London’s Contemporary Art Auctions June 2019: Spotlight on Her
Last week’s Contemporary Art sales at Christie’s, Sotheby’s and Phillips saw established names achieving stellar results. William Kentridge’s The Pool set a record for a work on paper at the hammer price £447,000 at Sotheby’s on Wednesday. At Christie’s the day before, Gerhard Richter’s Musa (2009) achieved £1,031,250, a world record for a tapestry by the artist.
But the fact remains: women – specifically black and African artists – are taking the lead when it comes to contemporary art market momentum. Most notable among them is Tschabalala Self whose work Out of Body (2015, pictured in header) broke the artist’s auction record achieving a price of £371,250 after some heated bidding at Christie’s. Whilst another work by the artist, Leda (2015) sold at Philips for £237,500; both were well above their high estimates of £60,000.
Other stars were Lynette Yiadom-Boakye and her poignant Leave A Brick Under the Maple (2015), surpassing the high estimate of £450,000 and hammering at £795,000 at Phillips. The sale follows on from her well-received inclusion in Ghana’s inaugural pavilion at the Venice Biennale.
Toyin Ojih Odutola’s broke her own record set only a few weeks earlier with Compound Leaf (2017),a large self-portrait, which went for £471,000, more than three times the high estimate for the work.

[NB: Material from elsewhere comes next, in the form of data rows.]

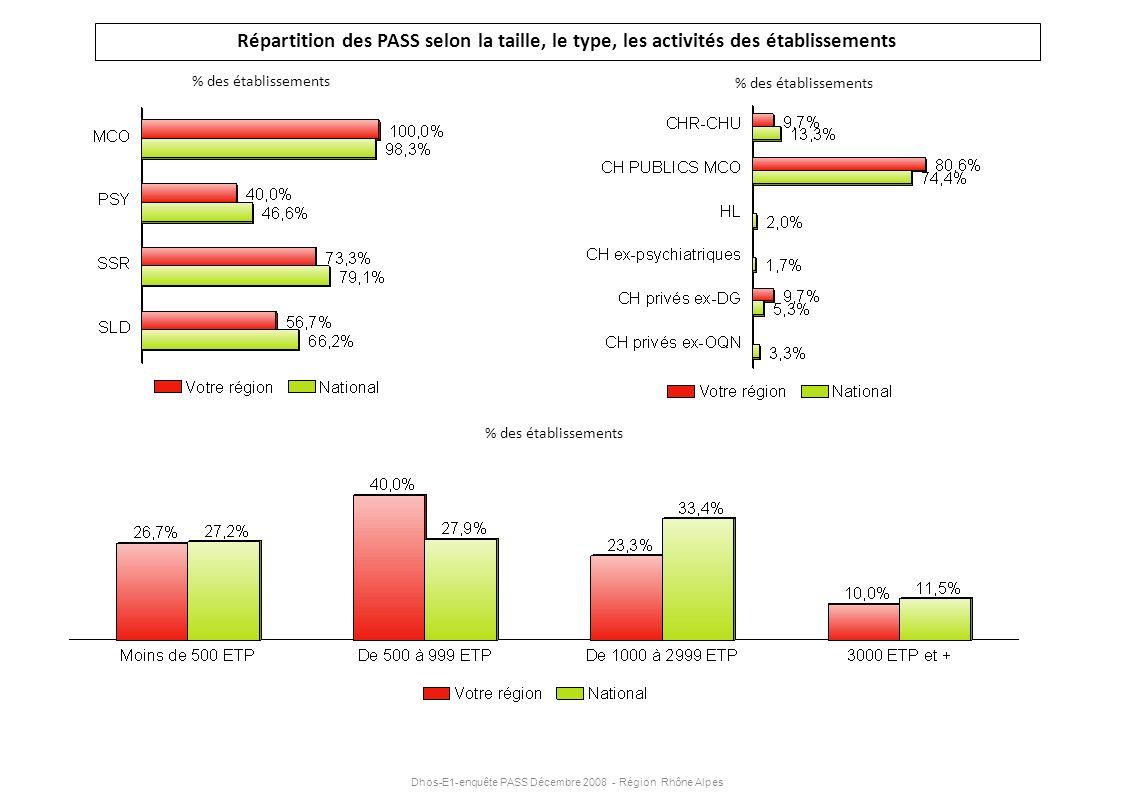 Dhos-E1-enquête PASS Décembre 2008 - Région Rhône Alpes Répartition des PASS selon la taille, le type, les activités des établissements % des établiss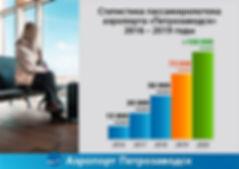 ptz-aero.com статистика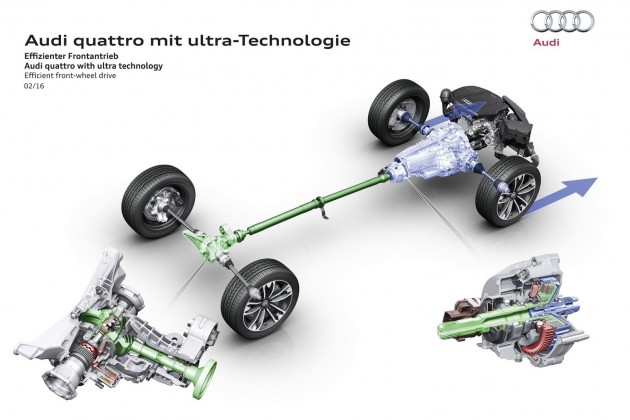 2016 Audi quattro ultra-1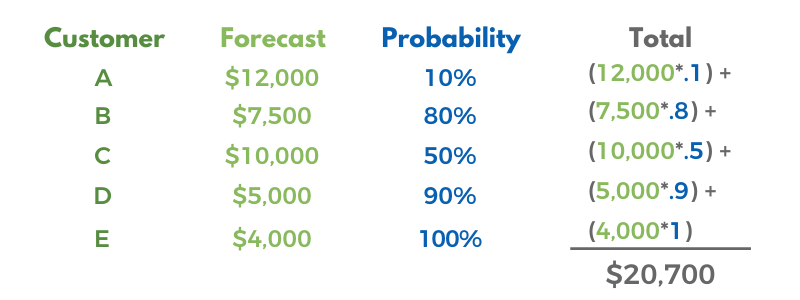 Expected Value Analysis example of sales rep feedback forecasting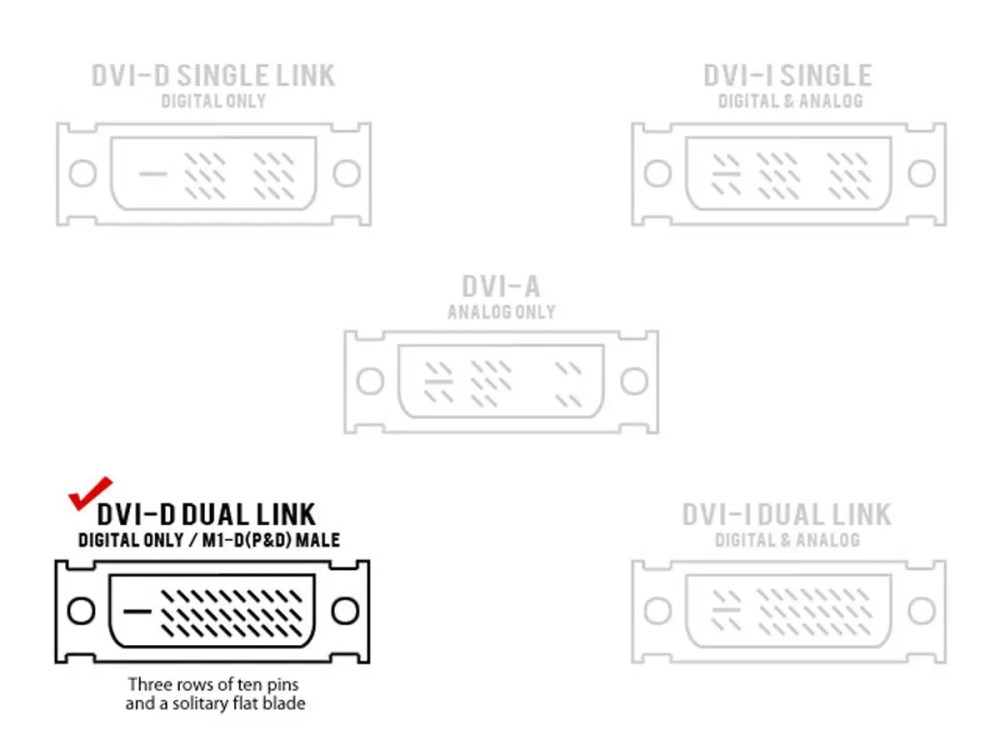 medium resolution of monoprice m1 d p d male to dvi d dual link female adapter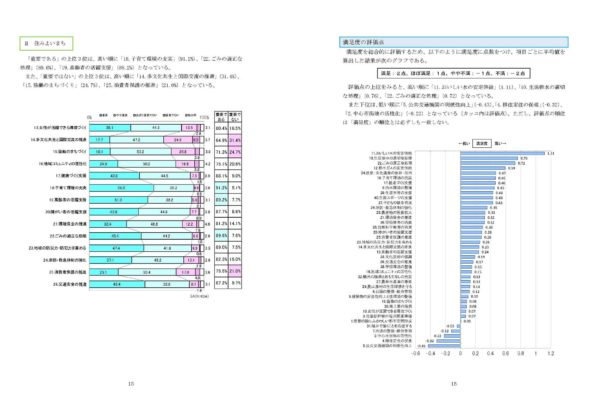 analysis1-2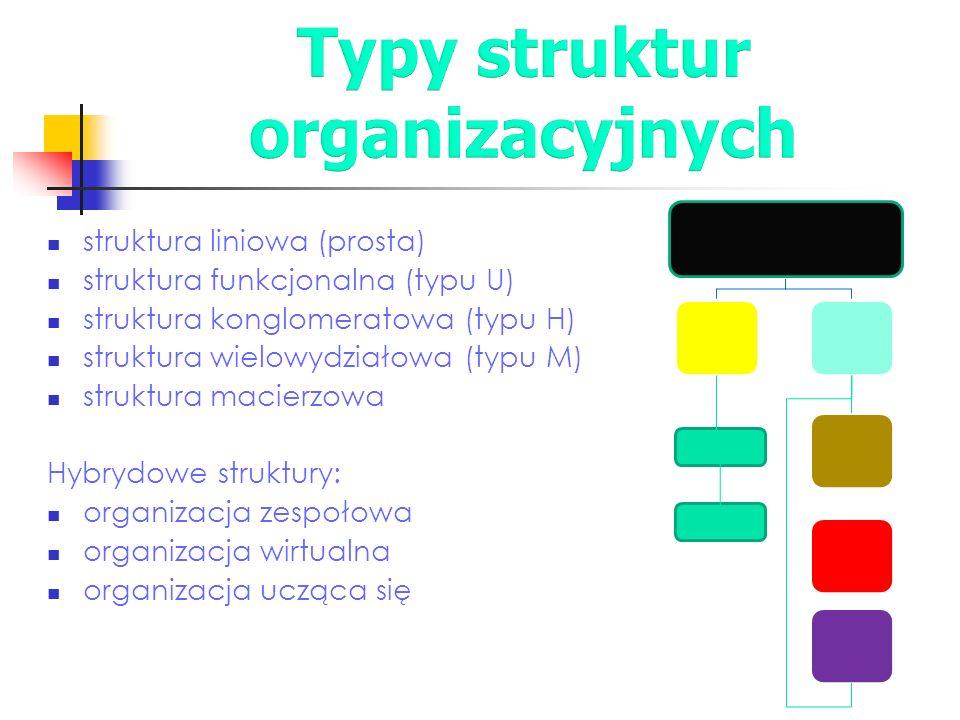 struktura liniowa (prosta) struktura funkcjonalna (typu U) struktura konglomeratowa (typu H) struktura wielowydziałowa (typu M) struktura macierzowa H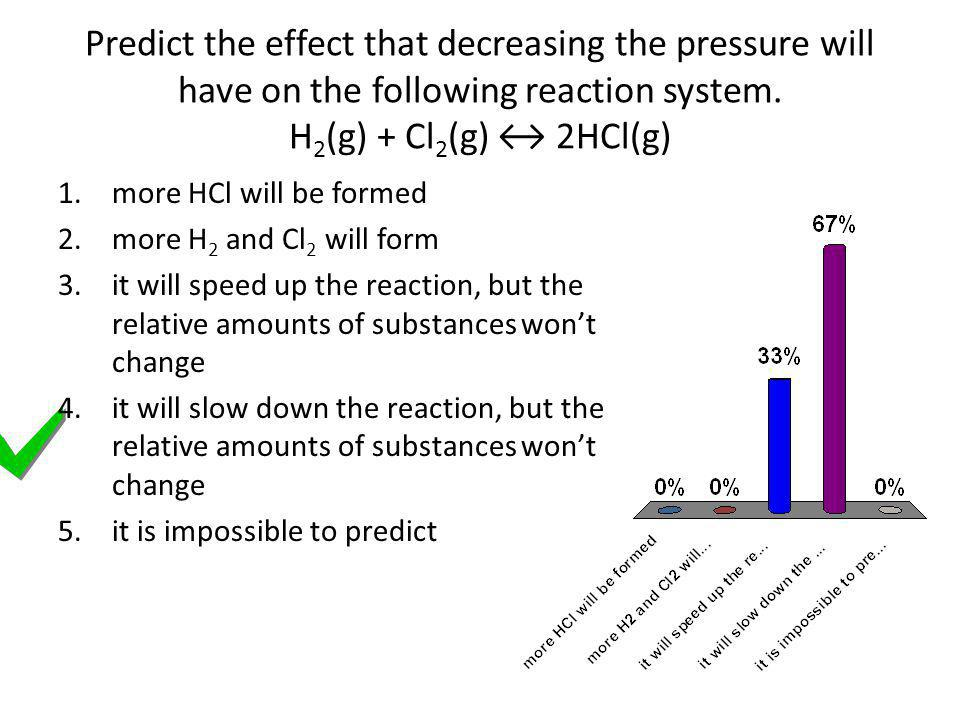 Predict the effect that decreasing the pressure will have on the following reaction system. H2(g) + Cl2(g) ↔ 2HCl(g)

South AfricanMarlene Dumas’s Losing (Her Meaning), an intimate painting of a nude face down in a pool coloured in a melancholic blue was offered at auction for the first time. The work broke all expectations and soared to £1.2 million.
With the exception of Dumas, the artists discussed here deal with themes of black subjectivity. They often use self-portraits or an abstracted figurative style. In contrast, Kara Walker’s Four Idioms on Negro Art #4 Primitivism, while only just surpassing the high estimate to hammer for £395,250, depicts four silhouettes with more violence. A police figure, who is kicking or holding down a schematised black figure, is intertwined with the breast of another in a smile/ grimace, whilst a skull-headed figure is prostrate at the foot of the canvas. The title suggests Walker is playing with stereotypes of the exotic/erotic referenced by European artists wanting to use a “folk art” aesthetic – notably Paul Gauguin, but also Emil Nolde and the German Expressionists.
These sales follows an announcement several months earlier that Walker will be the artist featured for the Tate Modern’s annual Hyundai Commission in the Turbine Hall, opening later this year on October 2. Yiadom-Boakye will also show a major solo show at the Tate Britain in May 2020, indicating that the attention around these artists will likely continue.
Commentators have been quick to notice that this year marks the first time all three auction houses had sales in the same week since 2016. While most are attributing this saturation as an explanation for some lukewarm results, we’re thinking that perhaps our predictions for an increased sensitivity within the art market towards racial and gender identity politics seem to be coming true. Collectors are diversifying and it is clear there is an upward momentum for artists outside the standard male and Eurocentric canon.